Data Sources

Every number on this site comes from a public U.S. government source. This page credits each one, lists how often we refresh it, and explains the small set of transformations we apply on top.

CMS — National Average Drug Acquisition Cost (NADAC)

Source: Medicaid.gov — Pharmacy Pricing. The NADAC file is produced for the Centers for Medicare & Medicaid Services (CMS) by Myers and Stauffer LC, built from a voluntary survey of retail community pharmacy invoices.

  • Cadence: new weekly file, typically posted Wednesdays.
  • Coverage: retail community pharmacies in the United States; excludes specialty, mail-order, long-term care, hospital, and 340B inventory.
  • License: public domain U.S. federal government work. Free for any use; attribution required by convention but not by law.

FDA — National Drug Code (NDC) Directory

Source: FDA NDC Directory. Drug attributes (proprietary and nonproprietary names, dosage form, route, pharmacologic class, marketing category, DEA schedule) are joined onto every NDC from this directory.

  • Cadence: updated daily by the FDA; we refresh in step with our nightly ETL.
  • License: public domain U.S. federal government work.

openFDA — Drug Recalls

Source: openFDA Drug Enforcement (recalls) API. The recalls section on manufacturer pages joins this feed by firm name. Matching is done case-insensitively against the firm-name field; not every corporate alias will resolve, so absence of a recall here does not guarantee absence in the FDA record.
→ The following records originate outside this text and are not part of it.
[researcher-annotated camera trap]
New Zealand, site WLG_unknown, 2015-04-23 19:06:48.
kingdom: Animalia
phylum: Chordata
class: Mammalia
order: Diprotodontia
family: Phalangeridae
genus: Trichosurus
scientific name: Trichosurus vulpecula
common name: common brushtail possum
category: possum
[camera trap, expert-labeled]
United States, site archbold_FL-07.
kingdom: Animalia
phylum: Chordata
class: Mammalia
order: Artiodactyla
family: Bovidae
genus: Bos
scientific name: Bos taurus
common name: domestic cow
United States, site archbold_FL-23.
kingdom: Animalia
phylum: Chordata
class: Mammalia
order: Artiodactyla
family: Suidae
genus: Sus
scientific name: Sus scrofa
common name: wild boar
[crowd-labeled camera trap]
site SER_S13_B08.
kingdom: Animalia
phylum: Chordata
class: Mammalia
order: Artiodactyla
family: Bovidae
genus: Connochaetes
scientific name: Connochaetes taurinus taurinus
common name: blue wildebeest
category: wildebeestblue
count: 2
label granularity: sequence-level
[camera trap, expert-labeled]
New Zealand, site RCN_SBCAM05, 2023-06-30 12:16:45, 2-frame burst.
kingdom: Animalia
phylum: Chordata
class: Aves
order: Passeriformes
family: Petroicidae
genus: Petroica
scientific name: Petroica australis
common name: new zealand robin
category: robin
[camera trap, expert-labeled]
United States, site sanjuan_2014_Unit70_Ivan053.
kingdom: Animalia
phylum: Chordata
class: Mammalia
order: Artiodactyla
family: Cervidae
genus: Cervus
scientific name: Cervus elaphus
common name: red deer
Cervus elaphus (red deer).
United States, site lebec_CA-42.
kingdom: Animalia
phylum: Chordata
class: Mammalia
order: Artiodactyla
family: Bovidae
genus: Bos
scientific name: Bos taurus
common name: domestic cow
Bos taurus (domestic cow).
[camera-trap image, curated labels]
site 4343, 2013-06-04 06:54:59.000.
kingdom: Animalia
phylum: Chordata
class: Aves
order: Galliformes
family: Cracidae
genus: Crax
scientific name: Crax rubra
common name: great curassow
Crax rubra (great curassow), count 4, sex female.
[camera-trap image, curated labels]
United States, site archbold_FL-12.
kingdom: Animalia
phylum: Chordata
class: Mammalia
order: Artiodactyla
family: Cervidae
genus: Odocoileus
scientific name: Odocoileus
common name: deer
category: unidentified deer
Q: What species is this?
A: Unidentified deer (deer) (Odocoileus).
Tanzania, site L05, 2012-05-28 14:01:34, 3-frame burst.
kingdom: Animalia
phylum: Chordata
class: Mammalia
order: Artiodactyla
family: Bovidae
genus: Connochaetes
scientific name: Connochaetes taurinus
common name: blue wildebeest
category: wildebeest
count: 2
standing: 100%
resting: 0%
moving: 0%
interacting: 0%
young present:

  • Cadence: openFDA refreshes recall records as the FDA classifies events; we pull on the same nightly cycle.
  • License: public domain; openFDA terms apply for the API endpoint itself.

Manufacturer name normalization

The same manufacturer often shows up in NADAC under multiple corporate names — label-holder changes, acquisitions, and inconsistent capitalization all contribute. We maintain a curated mapping table (currently 449 mappings) that collapses known aliases into a single canonical manufacturer name before any aggregation. The mapping is applied inside the drug_data_enriched materialized view, so every manufacturer-level aggregate on the site (drug counts, average prices, outlier flags) reflects the normalized name. If you spot an alias that should be collapsed, let us know and we'll add it to the next mapping refresh.

Editorial commitment

We don't alter, reweight, or interpret NADAC numbers. The price you see on a drug page is the latest CMS-published value rounded to the precision of the source file. Aggregates (averages, percentage changes, outlier flags) are deterministic functions of that source data, documented in full on the methodology page.